_ページ抜粋_:
╭──

2009/10/13

Designs of hope.

"Design For Obama"
 Edited by AARON PERRY-ZUCKER / SPIKE LEE (Taschen) 

タイトル通り、第 44 代アメリカ大統領バラク・フセイン・オバマモチーフにしたグラフィック・デザイン / ポスターを集めた洋書。発行元はアート / デザイン系ではお馴染みのタッシェンなんで、それだけでもそれなりに信頼できるだけど、まぁ、それを抜きにしてもなかなか見応えのある内容になってる。

編者に映画監督のスパイク・リーの名前があったりするんだけど、それは
スパイクの代表作『ドゥ・ザ・ライト・シング』のポスターをモチーフにした、その名も "Did The Right Thing" って作品があるからで、本の中に掲載されてるスパイクよるエッセイによると、インターネットでこれを見つけたスパイクは大喜びして、自ら作者に連絡を取って、そこからこの本の企画につながったんだとか。

╰──

[空間に関する質問の記録]
╭──

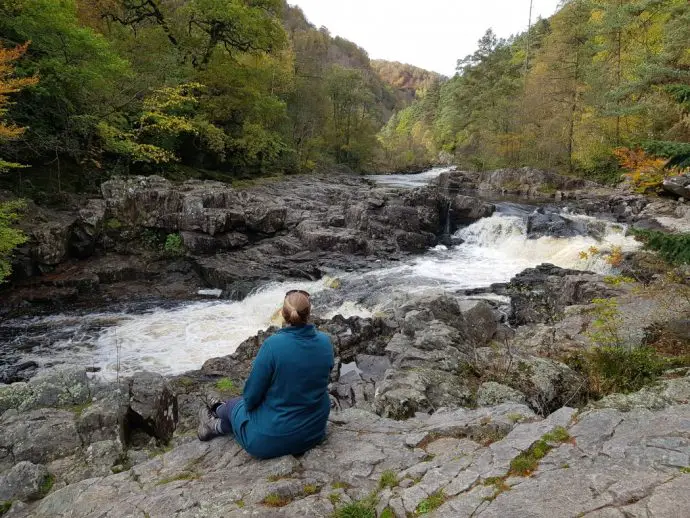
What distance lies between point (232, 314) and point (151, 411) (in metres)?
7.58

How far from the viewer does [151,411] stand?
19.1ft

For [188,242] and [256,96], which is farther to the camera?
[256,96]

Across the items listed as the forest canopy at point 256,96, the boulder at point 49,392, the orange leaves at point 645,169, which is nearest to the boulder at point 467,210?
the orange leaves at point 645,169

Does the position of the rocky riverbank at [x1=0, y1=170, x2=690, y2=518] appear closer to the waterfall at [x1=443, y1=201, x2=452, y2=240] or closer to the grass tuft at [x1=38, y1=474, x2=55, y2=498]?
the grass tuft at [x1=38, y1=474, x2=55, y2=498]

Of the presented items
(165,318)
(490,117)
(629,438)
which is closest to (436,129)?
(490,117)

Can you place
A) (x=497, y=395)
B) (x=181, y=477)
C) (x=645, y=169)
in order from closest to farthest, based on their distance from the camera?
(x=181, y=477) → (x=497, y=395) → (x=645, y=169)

╰──

_課題文_:
上に掲げた洋書「Design For Obama」の紹介文を、最初から最後まで一字一句たがえずに書き写しなさい。

_課題の解答_:
2009/10/13

Designs of hope.

"Design For Obama"
 Edited by AARON PERRY-ZUCKER / SPIKE LEE (Taschen) 

タイトル通り、第 44 代アメリカ大統領バラク・フセイン・オバマモチーフにしたグラフィック・デザイン / ポスターを集めた洋書。発行元はアート / デザイン系ではお馴染みのタッシェンなんで、それだけでもそれなりに信頼できるだけど、まぁ、それを抜きにしてもなかなか見応えのある内容になってる。

編者に映画監督のスパイク・リーの名前があったりするんだけど、それは
スパイクの代表作『ドゥ・ザ・ライト・シング』のポスターをモチーフにした、その名も "Did The Right Thing" って作品があるからで、本の中に掲載されてるスパイクよるエッセイによると、インターネットでこれを見つけたスパイクは大喜びして、自ら作者に連絡を取って、そこからこの本の企画につながったんだとか。